- **Task directions**
Switch "photographer" to "camera operator" throughout these lines and write them out again with nothing else changed. Leave the pictures out.

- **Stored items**

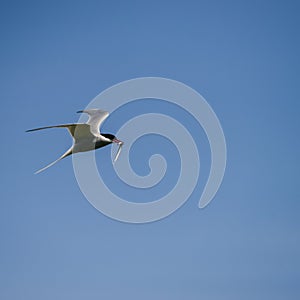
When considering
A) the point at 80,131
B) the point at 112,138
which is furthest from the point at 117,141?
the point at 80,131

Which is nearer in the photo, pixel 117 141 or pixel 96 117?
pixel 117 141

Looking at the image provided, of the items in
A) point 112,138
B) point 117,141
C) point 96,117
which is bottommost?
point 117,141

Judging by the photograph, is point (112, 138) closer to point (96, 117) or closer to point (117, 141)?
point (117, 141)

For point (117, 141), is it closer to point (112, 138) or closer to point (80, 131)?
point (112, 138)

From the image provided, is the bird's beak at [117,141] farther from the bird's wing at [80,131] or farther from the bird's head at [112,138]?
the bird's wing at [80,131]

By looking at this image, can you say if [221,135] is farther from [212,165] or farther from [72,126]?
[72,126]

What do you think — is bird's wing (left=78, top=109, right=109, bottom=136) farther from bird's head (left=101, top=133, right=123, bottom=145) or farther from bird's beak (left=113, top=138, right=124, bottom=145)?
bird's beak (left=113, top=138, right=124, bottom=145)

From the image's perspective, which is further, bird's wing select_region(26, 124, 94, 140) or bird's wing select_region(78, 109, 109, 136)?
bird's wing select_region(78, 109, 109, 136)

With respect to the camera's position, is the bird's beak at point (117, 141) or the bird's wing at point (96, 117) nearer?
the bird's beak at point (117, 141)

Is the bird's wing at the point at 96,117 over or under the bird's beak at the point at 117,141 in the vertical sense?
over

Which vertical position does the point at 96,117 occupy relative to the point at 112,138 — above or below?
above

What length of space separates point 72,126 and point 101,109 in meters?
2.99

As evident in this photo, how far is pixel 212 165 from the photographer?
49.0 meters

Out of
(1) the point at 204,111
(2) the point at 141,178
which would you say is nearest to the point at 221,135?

- **Task solution**
When considering
A) the point at 80,131
B) the point at 112,138
which is furthest from the point at 117,141?
the point at 80,131

Which is nearer in the photo, pixel 117 141 or pixel 96 117?
pixel 117 141

Looking at the image provided, of the items in
A) point 112,138
B) point 117,141
C) point 96,117
which is bottommost?
point 117,141

Judging by the photograph, is point (112, 138) closer to point (96, 117) or closer to point (117, 141)?
point (117, 141)

For point (117, 141), is it closer to point (112, 138) or closer to point (80, 131)?
point (112, 138)

From the image provided, is the bird's beak at [117,141] farther from the bird's wing at [80,131] or farther from the bird's head at [112,138]?
the bird's wing at [80,131]

By looking at this image, can you say if [221,135] is farther from [212,165] or farther from [72,126]?
[72,126]

What do you think — is bird's wing (left=78, top=109, right=109, bottom=136) farther from bird's head (left=101, top=133, right=123, bottom=145) or farther from bird's beak (left=113, top=138, right=124, bottom=145)?
bird's beak (left=113, top=138, right=124, bottom=145)

From the image's perspective, which is further, bird's wing select_region(26, 124, 94, 140) or bird's wing select_region(78, 109, 109, 136)?
bird's wing select_region(78, 109, 109, 136)

With respect to the camera's position, is the bird's beak at point (117, 141) or the bird's wing at point (96, 117) nearer?
the bird's beak at point (117, 141)

Is the bird's wing at the point at 96,117 over or under the bird's beak at the point at 117,141 in the vertical sense?
over

Which vertical position does the point at 96,117 occupy relative to the point at 112,138 — above or below?
above

What length of space separates point 72,126 and point 101,109 in meters?
2.99

As evident in this photo, how far is pixel 212 165 from the camera operator?
49.0 meters

Out of
(1) the point at 204,111
(2) the point at 141,178
which would you say is nearest to the point at 221,135?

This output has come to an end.